Goldman Sachs vient de fournir aux investisseurs technologiques asiatiques une nouvelle raison de se sentir justifiés. L'équipe stratégie actions de la banque, dirigée par Timothy Moe, a relevé son objectif sur 12 mois pour l'indice MSCI Asia Pacific ex-Japan à 1 080, contre 990 précédemment, ce qui implique une hausse potentielle d'environ 17,2 % par rapport aux niveaux du début juin.
Le catalyseur est familier, mais de plus en plus difficile à ignorer : la demande en matériel lié à l'IA accélère les bénéfices dans toute l'Asie du Nord, et Goldman estime que le rallye a encore de la marge pour progresser.
Les chiffres derrière la mise à jour
La cible révisée de Goldman n’est pas intervenue dans le vide. La banque a simultanément relevé la notation des actions de Taïwan en « surpondérer » et augmenté sa cible pour le KOSPI en Corée du Sud de 9 000 à 12 000. Ce pronostic pour la Corée du Sud implique une hausse spectaculaire de 36,3 %.
Les révisions des bénéfices sous-jacentes à ces prévisions sont véritablement remarquables. Goldman a relevé sa prévision de croissance des BPA pour 2026 de l'indice MSCI Emerging Markets de 45 % à 55 %, une révision motivée presque entièrement par la demande attendue pour le matériel d'IA. La croissance des bénéfices projetée pour l'Asie du Nord en 2026 est bien supérieure à la moyenne régionale.
Au début de juin, l'indice MSCI Asie-Pacifique hors Japon avait augmenté de 27 % depuis le début de l'année. Toutefois, en éliminant la Corée du Sud et Taïwan, le reste de la région était en baisse de 4 %.
Pourquoi le matériel IA est le moteur
L'écosystème des semi-conducteurs de Taïwan, ancré sur des fonderies produisant les puces avancées qui alimentent l'entraînement et l'inférence de l'IA, est devenu sans doute la chaîne d'approvisionnement la plus stratégiquement importante de la planète. Les fabricants de puces mémoire de Corée du Sud, notamment SK Hynix et Samsung Electronics, produisent la mémoire à large bande passante consommée en quantités massives par les serveurs d'IA.
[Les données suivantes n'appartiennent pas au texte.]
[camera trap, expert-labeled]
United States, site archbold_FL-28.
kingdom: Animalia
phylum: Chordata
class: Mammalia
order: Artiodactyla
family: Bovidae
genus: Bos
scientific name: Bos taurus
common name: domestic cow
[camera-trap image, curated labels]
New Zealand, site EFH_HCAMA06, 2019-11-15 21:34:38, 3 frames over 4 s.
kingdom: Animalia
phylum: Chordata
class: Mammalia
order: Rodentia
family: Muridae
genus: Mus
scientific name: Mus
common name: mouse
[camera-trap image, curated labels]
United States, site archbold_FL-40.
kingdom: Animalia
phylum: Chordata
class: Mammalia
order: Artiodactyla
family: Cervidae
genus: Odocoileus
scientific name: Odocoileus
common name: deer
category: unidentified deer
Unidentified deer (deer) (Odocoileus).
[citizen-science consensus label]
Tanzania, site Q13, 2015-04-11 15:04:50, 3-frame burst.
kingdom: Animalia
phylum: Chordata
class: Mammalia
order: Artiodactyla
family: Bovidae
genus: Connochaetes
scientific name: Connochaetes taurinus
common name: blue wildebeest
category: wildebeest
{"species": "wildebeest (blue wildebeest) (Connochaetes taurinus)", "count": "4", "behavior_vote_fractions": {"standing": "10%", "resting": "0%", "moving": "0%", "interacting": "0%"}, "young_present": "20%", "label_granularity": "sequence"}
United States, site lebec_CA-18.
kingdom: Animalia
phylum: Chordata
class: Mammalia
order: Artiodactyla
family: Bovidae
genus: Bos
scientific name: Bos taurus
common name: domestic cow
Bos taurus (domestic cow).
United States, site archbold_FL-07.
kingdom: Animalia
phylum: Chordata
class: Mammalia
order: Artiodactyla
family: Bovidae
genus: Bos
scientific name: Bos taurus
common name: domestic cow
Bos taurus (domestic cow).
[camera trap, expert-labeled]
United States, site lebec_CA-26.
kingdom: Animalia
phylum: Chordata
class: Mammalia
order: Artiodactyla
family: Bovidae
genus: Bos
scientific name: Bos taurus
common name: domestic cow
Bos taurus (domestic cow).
Moe de Goldman a réitéré sa position haussière sur le KOSPI aussi récemment que septembre 2026, affirmant que la hausse de la demande pour les puces mémoire devrait se prolonger jusqu'en 2028 et au-delà.
Un récit de deux Asies
Le risque de concentration intégré à cette hausse mérite une attention particulière. Un gain de 27 % depuis le début de l'année pour l'indice global semble impressionnant, jusqu'à ce que l'on réalise que la composante non technologique de l'Asie hors Japon enregistre toujours des pertes. Les marchés d'Asie du Sud-Est, certaines parties de l'Asie du Sud et d'autres segments de la région n'ont pas participé à la poussée stimulée par l'IA.
Les puces mémoire ont en particulier une longue histoire de cycles de boom et de krach. L'analyse de Goldman selon laquelle ce cycle se prolongera jusqu'en 2028 repose sur l'hypothèse que la croissance de la demande liée à l'IA dépassera les augmentations de capacité pendant au moins deux ans supplémentaires.
Lorsqu'une banque influencée par Goldman signale une surpondération sur Taïwan et augmente son objectif pour la Corée du Sud de 36,3 %, cela tend à déplacer les allocations dans le paysage institutionnel.